* [WRITTEN TASK]: Rewrite the passage of the stereo photography post starting at "There are a" and ending at "projector (BenQ W1070).", with "laptop" changed to "notebook".

* [GIVEN TEXT]:

>> Start

I have two main hobbies at the moment - I'm one of the top currently active shaderhackers that make video games work in stereo 3D and one of the developers on 3DMigoto to make this possible, and I am also into photography. I sometimes combine both of these hobbies as well, in the form of stereo photography and was recently asked about this subject.
Stereo photography can become a rather tricky subject due to some (unsolvable) technical issues I'll touch on a little below, but it can be quite fun nevertheless.
The camera I mostly use for this is a Fujifilm FinePix Real 3D W3:
It includes two lenses separated by some distance similar to human eyes (it's actually a little wider than my eyes) and takes two photos of the same subject simultaneously from different perspectives (it has other 3D modes as well, but nothing that couldn't be done with a regular camera). It also has a glasses-free 3D display built into the camera ("sweet spot" based, meaning you have to look at it straight on), which allows you to see in advance how the 3D photos will look, and is handy to show subjects themselves in 3D, which they always like.
It is also possible to take stereo photographs with any camera by taking two photos from slightly different perspectives, but this can be difficult to get the orientation right between the two, and if the subject moves (or wind blows a leaf, etc) it means the photos will not quite match up between both eyes. There are various rigs available to remove some of the error from this process.
It is also possible to use two individual (preferably identical) cameras simultaneously if their settings (focal point, focal length, f-stop) are identical and their shutters are synchronised. At some point, I'd really like to try this set up using two DSLRs with "tilt-shift" lenses rather than ordinary lenses as my experience working with stereo projections in computer graphics leads me to believe that could result in a superior stereo photograph if setup correctly with a known display size, but trying that would be somewhat expensive and I have never heard of anyone else doing it.
There are a number of options available to view a stereo photograph, each with their advantages and disadvantages: computer monitors, TVs or projectors using either active shutter glasses or passive polarised glasses, anaglyph (red-cyan) glasses with any display, displays / photographs with a lenticular lens array over the top for glasses-free 3D viewing, or just simply using the cross-eyed or distance viewing techniques to see a 3D photo with no special display, or by using the mirror technique.
I personally have a laptop with a 3D display (no longer being manufactured), and a 3D DLP projector (BenQ W1070).
3D computer monitors usually use nvidia 3D Vision and are 120Hz (or higher) active displays and the V2 ones feature a low-persistence backlight (turns off while the glasses change eyes to reduce crosstalk and increase the perceived brightness). These use nvidia's proprietary active shutter glasses, which are 60Hz per eye. These types of displays are a pretty good choice, but do suffer from some degree of crosstalk, and depend on nvidia's proprietary drivers (also, for Linux I believe that a Quadro card may be required from the documentation, though I have seen reports that it might be possible to make it work with a GeForce card like we do in Windows).
3D televisions have several different 3D formats they may use. side-by-side is usually the easiest option (though not necessarily the best as it halves the horizontal resolution) and is supported by geeqie and mplayer. 3D televisions are a poor choice for stereo content as they tend to suffer from exceptionally bad crosstalk thanks to the long time it takes the pixels to change (that is, each eye can see part of the image intended for the other eye), and they tend to have pretty high latency (fine for photos, not good for gaming), but have the advantage that they are fairly common and you may already have one. Which glasses they use and whether they are active or passive will depend on the specific TV. I believe that some use DLP glasses, which are standard.

>> End

Records of scene-based questions
>> Start

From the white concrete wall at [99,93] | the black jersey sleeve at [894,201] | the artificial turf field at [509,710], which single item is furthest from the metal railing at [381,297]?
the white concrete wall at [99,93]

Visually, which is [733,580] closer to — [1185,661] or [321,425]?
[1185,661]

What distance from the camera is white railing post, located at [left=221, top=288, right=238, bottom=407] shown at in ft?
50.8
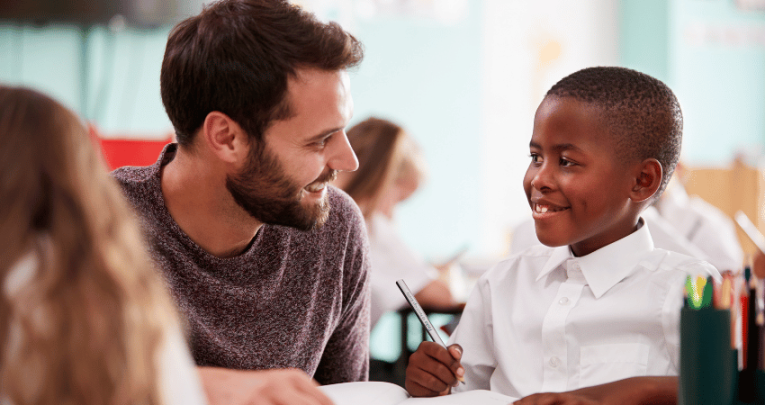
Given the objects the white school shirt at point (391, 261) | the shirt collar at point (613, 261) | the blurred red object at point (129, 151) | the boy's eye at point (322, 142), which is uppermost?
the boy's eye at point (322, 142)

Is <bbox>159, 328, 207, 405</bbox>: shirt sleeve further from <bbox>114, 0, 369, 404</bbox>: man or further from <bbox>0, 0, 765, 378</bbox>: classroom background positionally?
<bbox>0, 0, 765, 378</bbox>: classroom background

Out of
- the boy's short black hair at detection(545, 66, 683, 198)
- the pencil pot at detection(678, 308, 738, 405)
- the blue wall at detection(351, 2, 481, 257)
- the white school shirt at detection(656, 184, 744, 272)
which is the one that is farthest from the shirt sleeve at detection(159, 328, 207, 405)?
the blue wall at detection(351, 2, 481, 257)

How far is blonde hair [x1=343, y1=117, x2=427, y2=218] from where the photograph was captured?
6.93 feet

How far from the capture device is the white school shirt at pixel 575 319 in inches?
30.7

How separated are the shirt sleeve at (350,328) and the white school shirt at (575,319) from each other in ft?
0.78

>> End
>> Start

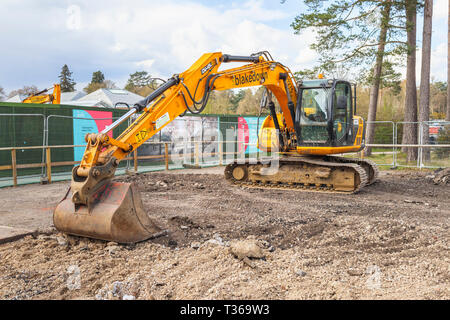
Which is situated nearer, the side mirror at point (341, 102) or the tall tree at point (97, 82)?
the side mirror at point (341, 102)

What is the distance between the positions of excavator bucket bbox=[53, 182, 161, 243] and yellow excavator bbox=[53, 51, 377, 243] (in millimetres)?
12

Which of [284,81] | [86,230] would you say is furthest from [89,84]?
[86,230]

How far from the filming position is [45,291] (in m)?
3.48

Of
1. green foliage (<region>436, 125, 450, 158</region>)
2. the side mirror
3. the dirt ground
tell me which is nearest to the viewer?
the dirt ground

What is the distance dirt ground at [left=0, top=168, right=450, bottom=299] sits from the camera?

>> End

* [SOLUTION]:
There are a number of options available to view a stereo photograph, each with their advantages and disadvantages: computer monitors, TVs or projectors using either active shutter glasses or passive polarised glasses, anaglyph (red-cyan) glasses with any display, displays / photographs with a lenticular lens array over the top for glasses-free 3D viewing, or just simply using the cross-eyed or distance viewing techniques to see a 3D photo with no special display, or by using the mirror technique.
I personally have a notebook with a 3D display (no longer being manufactured), and a 3D DLP projector (BenQ W1070).